START

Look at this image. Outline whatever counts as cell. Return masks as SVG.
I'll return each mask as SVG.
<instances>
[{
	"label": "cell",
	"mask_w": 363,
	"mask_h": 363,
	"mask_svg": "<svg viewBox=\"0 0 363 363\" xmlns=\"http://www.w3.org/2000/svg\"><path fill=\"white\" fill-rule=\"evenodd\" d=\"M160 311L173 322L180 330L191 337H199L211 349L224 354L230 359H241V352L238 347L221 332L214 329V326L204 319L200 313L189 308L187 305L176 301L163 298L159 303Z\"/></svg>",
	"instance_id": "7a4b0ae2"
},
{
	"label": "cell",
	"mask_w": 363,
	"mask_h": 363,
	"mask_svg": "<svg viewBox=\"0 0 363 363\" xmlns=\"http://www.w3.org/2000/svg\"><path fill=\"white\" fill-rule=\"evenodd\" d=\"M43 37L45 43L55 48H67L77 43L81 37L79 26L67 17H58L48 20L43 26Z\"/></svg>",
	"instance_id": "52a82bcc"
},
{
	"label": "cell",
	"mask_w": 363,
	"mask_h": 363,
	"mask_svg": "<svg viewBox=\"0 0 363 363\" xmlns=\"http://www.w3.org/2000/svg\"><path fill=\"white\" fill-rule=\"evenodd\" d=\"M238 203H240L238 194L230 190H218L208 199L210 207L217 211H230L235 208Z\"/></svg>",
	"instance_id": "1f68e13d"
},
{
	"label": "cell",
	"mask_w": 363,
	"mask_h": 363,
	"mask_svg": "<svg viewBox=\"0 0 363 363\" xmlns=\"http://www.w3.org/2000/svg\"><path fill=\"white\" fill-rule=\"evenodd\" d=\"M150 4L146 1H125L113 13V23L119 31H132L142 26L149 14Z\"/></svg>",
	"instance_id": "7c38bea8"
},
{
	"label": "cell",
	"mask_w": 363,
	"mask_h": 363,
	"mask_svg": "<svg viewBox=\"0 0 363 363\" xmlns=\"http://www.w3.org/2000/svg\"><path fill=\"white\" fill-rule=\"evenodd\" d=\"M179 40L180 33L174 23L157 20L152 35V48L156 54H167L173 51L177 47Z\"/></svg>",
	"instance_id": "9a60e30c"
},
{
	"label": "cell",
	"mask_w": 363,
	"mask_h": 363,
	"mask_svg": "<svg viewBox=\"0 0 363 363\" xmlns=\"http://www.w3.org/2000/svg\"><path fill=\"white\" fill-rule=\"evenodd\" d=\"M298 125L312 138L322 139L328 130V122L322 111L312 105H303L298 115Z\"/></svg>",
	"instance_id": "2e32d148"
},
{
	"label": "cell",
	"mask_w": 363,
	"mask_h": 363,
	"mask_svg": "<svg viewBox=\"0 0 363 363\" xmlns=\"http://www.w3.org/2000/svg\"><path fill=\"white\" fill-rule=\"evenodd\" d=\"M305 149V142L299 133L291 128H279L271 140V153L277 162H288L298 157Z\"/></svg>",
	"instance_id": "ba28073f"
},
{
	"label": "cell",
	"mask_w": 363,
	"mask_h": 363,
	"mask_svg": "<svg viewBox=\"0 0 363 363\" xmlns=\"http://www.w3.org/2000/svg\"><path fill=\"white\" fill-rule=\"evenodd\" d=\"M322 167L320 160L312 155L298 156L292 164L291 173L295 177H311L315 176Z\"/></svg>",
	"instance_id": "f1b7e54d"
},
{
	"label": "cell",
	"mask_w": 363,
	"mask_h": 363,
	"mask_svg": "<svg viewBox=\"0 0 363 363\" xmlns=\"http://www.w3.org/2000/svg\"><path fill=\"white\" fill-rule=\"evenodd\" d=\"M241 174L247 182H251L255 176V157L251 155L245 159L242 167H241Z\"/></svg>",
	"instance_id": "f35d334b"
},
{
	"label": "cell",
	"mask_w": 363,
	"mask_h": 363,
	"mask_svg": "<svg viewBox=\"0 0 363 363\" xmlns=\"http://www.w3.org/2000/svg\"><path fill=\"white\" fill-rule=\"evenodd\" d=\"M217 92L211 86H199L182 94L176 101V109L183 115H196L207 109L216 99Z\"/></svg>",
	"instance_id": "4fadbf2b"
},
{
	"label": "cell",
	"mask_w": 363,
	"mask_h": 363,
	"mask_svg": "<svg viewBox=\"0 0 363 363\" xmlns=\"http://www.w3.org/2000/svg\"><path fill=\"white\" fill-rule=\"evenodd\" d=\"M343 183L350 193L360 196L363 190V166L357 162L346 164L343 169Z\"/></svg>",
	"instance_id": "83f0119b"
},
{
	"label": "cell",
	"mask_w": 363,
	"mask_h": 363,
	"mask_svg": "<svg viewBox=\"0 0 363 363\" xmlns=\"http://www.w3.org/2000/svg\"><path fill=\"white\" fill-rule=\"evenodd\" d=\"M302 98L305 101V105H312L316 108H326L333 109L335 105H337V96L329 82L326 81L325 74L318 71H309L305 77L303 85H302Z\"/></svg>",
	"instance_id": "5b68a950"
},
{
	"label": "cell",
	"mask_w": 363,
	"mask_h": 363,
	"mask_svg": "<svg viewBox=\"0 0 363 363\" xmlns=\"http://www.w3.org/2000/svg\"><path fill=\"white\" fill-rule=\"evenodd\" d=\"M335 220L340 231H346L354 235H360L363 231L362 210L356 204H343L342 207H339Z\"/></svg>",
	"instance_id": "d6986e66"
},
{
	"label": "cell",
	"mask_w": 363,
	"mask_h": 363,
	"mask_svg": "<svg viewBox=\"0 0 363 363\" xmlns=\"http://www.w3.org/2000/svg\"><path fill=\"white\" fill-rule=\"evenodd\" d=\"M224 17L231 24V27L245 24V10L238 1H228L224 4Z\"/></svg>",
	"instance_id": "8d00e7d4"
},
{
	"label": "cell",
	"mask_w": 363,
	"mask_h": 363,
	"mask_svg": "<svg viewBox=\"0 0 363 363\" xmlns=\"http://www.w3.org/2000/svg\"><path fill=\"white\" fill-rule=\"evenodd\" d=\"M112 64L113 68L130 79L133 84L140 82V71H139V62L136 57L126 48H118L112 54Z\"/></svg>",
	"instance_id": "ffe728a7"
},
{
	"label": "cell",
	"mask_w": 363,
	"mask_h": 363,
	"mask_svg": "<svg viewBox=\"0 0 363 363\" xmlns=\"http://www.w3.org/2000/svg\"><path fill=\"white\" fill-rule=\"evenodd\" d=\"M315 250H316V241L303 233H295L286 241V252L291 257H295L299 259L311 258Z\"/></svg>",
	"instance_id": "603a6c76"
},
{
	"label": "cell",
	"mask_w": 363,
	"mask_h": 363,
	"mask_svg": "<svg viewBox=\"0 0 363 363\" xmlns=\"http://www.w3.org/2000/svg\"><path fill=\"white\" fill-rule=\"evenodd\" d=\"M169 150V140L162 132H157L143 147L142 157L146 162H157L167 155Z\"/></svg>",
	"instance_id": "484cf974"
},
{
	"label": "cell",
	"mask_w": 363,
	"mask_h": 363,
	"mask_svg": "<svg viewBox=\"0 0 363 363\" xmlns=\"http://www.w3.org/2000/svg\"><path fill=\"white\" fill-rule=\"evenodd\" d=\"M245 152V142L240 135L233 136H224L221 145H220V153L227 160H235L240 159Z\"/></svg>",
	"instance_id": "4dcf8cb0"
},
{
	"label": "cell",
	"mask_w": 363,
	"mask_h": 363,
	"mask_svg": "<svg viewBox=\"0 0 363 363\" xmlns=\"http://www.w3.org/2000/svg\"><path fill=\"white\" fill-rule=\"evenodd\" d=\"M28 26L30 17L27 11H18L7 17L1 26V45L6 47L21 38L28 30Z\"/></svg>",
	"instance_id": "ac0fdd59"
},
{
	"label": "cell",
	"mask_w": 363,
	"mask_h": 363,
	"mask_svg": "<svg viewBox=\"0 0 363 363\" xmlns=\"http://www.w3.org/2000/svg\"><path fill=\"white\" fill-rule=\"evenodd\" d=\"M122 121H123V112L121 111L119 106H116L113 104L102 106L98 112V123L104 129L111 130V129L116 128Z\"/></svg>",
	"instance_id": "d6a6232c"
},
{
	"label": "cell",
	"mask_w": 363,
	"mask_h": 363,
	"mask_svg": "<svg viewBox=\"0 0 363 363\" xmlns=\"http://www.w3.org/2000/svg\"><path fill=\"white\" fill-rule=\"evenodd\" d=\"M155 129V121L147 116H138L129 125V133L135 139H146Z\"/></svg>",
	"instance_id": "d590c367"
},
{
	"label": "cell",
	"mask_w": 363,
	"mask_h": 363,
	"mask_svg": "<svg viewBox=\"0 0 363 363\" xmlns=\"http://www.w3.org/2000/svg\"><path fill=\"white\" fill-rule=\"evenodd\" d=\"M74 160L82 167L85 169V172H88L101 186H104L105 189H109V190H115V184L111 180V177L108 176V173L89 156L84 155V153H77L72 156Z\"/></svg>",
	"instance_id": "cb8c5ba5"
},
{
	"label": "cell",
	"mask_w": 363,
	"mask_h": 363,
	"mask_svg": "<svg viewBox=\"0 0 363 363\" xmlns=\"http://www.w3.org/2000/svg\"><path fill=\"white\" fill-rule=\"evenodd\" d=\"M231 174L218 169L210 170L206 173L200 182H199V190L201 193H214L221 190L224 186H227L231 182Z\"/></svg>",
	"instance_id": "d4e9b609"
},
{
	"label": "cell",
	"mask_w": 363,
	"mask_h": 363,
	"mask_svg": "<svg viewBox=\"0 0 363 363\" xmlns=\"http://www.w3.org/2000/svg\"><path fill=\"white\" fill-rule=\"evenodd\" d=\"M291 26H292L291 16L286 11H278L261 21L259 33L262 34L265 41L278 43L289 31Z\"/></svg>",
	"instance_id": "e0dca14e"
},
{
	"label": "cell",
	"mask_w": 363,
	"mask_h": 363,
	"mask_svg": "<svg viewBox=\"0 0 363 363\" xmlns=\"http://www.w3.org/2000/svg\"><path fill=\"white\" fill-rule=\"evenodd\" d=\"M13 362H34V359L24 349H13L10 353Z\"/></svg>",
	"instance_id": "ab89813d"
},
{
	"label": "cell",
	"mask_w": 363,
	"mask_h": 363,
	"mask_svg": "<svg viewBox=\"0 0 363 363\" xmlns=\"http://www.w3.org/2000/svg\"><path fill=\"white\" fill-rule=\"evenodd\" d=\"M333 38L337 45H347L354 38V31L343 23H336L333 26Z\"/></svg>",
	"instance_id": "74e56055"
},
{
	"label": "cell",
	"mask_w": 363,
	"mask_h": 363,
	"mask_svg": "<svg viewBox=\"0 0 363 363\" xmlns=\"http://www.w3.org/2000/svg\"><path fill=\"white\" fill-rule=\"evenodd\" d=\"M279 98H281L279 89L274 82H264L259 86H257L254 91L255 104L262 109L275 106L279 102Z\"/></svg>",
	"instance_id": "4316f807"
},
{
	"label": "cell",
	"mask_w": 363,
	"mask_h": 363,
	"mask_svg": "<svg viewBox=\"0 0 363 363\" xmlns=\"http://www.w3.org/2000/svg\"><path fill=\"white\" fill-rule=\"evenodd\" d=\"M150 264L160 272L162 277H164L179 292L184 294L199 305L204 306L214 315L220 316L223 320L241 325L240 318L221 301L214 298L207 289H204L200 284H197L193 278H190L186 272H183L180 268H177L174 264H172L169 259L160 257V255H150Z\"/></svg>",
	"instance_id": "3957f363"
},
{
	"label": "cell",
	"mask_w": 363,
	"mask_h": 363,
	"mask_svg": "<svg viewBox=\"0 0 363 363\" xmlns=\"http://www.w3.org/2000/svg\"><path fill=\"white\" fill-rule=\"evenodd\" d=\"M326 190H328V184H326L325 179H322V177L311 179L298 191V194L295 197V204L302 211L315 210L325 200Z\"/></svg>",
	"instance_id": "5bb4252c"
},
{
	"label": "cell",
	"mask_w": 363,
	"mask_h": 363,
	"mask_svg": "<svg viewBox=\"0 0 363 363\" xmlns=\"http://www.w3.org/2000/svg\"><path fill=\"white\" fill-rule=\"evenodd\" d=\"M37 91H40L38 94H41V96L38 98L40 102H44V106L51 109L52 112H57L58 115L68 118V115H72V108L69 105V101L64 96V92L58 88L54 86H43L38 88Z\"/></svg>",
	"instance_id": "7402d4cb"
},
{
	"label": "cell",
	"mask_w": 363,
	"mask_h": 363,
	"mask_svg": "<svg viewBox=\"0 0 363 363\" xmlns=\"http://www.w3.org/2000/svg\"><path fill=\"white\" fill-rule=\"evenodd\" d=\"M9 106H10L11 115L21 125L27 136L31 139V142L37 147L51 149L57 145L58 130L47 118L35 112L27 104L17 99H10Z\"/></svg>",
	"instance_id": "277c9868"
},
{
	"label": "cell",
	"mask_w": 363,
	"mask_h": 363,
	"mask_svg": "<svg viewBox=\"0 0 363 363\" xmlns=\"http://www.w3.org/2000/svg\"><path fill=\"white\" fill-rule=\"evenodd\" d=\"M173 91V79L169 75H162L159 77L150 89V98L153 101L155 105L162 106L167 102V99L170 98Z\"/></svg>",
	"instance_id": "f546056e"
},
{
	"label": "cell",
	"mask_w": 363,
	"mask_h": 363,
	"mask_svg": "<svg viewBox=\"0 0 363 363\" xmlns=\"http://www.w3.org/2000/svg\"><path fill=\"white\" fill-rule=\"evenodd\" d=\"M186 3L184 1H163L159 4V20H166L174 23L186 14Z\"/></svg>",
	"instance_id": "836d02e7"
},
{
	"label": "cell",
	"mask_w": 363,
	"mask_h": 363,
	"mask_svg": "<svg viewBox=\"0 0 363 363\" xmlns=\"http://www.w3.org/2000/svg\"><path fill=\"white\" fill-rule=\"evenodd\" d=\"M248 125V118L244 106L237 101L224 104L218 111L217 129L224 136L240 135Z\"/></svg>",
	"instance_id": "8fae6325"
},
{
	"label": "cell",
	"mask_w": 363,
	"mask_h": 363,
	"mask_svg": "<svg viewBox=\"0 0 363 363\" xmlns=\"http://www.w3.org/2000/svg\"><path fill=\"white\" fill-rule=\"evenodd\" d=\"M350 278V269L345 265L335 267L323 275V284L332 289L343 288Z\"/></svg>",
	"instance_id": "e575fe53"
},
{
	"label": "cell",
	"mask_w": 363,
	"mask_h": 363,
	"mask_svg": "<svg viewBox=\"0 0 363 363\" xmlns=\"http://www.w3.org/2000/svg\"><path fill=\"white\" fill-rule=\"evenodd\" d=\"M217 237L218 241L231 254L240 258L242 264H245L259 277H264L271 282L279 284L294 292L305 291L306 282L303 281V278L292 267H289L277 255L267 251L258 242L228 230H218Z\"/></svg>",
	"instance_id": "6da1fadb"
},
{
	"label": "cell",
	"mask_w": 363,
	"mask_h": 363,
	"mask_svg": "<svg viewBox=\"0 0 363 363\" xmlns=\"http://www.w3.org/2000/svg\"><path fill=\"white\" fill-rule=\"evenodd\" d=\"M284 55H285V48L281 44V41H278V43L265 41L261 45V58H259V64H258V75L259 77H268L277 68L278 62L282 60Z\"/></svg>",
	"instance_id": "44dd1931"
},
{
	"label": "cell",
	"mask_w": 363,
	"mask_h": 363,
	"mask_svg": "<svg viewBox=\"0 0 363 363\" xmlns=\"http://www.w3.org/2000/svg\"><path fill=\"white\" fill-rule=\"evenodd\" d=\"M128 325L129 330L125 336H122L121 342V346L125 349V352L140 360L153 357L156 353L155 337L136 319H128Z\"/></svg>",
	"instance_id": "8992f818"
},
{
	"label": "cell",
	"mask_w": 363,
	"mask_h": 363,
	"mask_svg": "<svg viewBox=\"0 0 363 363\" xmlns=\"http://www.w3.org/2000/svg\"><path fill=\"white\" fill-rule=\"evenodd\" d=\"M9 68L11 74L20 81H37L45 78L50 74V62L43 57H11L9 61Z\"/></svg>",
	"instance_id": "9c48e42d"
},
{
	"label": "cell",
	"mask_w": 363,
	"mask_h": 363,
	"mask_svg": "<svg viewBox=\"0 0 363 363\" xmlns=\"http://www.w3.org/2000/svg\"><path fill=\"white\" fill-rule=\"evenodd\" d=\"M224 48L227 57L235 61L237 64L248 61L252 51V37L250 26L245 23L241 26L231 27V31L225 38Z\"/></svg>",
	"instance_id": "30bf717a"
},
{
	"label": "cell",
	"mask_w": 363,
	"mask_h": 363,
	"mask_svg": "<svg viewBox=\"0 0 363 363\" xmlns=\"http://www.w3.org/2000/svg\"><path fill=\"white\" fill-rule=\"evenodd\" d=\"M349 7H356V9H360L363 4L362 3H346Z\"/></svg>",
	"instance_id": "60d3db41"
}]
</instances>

END

▶ _EXERCISE_
Give each line from the start of the entries up to and including the line containing "125L312 138L322 139L328" as a JSON list of strings, one string per line. Leave out any blank lines.

▶ _TASK SOLUTION_
[
  "Look at this image. Outline whatever counts as cell. Return masks as SVG.",
  "I'll return each mask as SVG.",
  "<instances>",
  "[{",
  "\t\"label\": \"cell\",",
  "\t\"mask_w\": 363,",
  "\t\"mask_h\": 363,",
  "\t\"mask_svg\": \"<svg viewBox=\\\"0 0 363 363\\\" xmlns=\\\"http://www.w3.org/2000/svg\\\"><path fill=\\\"white\\\" fill-rule=\\\"evenodd\\\" d=\\\"M160 311L173 322L180 330L191 337H199L211 349L224 354L230 359H241V352L238 347L221 332L214 329V326L204 319L200 313L189 308L187 305L176 301L163 298L159 303Z\\\"/></svg>\",",
  "\t\"instance_id\": \"7a4b0ae2\"",
  "},",
  "{",
  "\t\"label\": \"cell\",",
  "\t\"mask_w\": 363,",
  "\t\"mask_h\": 363,",
  "\t\"mask_svg\": \"<svg viewBox=\\\"0 0 363 363\\\" xmlns=\\\"http://www.w3.org/2000/svg\\\"><path fill=\\\"white\\\" fill-rule=\\\"evenodd\\\" d=\\\"M43 37L45 43L55 48H67L77 43L81 37L79 26L67 17H58L48 20L43 26Z\\\"/></svg>\",",
  "\t\"instance_id\": \"52a82bcc\"",
  "},",
  "{",
  "\t\"label\": \"cell\",",
  "\t\"mask_w\": 363,",
  "\t\"mask_h\": 363,",
  "\t\"mask_svg\": \"<svg viewBox=\\\"0 0 363 363\\\" xmlns=\\\"http://www.w3.org/2000/svg\\\"><path fill=\\\"white\\\" fill-rule=\\\"evenodd\\\" d=\\\"M238 203H240L238 194L230 190H218L208 199L210 207L217 211H230L235 208Z\\\"/></svg>\",",
  "\t\"instance_id\": \"1f68e13d\"",
  "},",
  "{",
  "\t\"label\": \"cell\",",
  "\t\"mask_w\": 363,",
  "\t\"mask_h\": 363,",
  "\t\"mask_svg\": \"<svg viewBox=\\\"0 0 363 363\\\" xmlns=\\\"http://www.w3.org/2000/svg\\\"><path fill=\\\"white\\\" fill-rule=\\\"evenodd\\\" d=\\\"M150 4L146 1H125L113 13V23L119 31H132L142 26L149 14Z\\\"/></svg>\",",
  "\t\"instance_id\": \"7c38bea8\"",
  "},",
  "{",
  "\t\"label\": \"cell\",",
  "\t\"mask_w\": 363,",
  "\t\"mask_h\": 363,",
  "\t\"mask_svg\": \"<svg viewBox=\\\"0 0 363 363\\\" xmlns=\\\"http://www.w3.org/2000/svg\\\"><path fill=\\\"white\\\" fill-rule=\\\"evenodd\\\" d=\\\"M179 40L180 33L174 23L157 20L152 35V48L156 54H167L173 51L177 47Z\\\"/></svg>\",",
  "\t\"instance_id\": \"9a60e30c\"",
  "},",
  "{",
  "\t\"label\": \"cell\",",
  "\t\"mask_w\": 363,",
  "\t\"mask_h\": 363,",
  "\t\"mask_svg\": \"<svg viewBox=\\\"0 0 363 363\\\" xmlns=\\\"http://www.w3.org/2000/svg\\\"><path fill=\\\"white\\\" fill-rule=\\\"evenodd\\\" d=\\\"M298 125L312 138L322 139L328 130V122L322 111L312 105H303L298 115Z\\\"/></svg>\","
]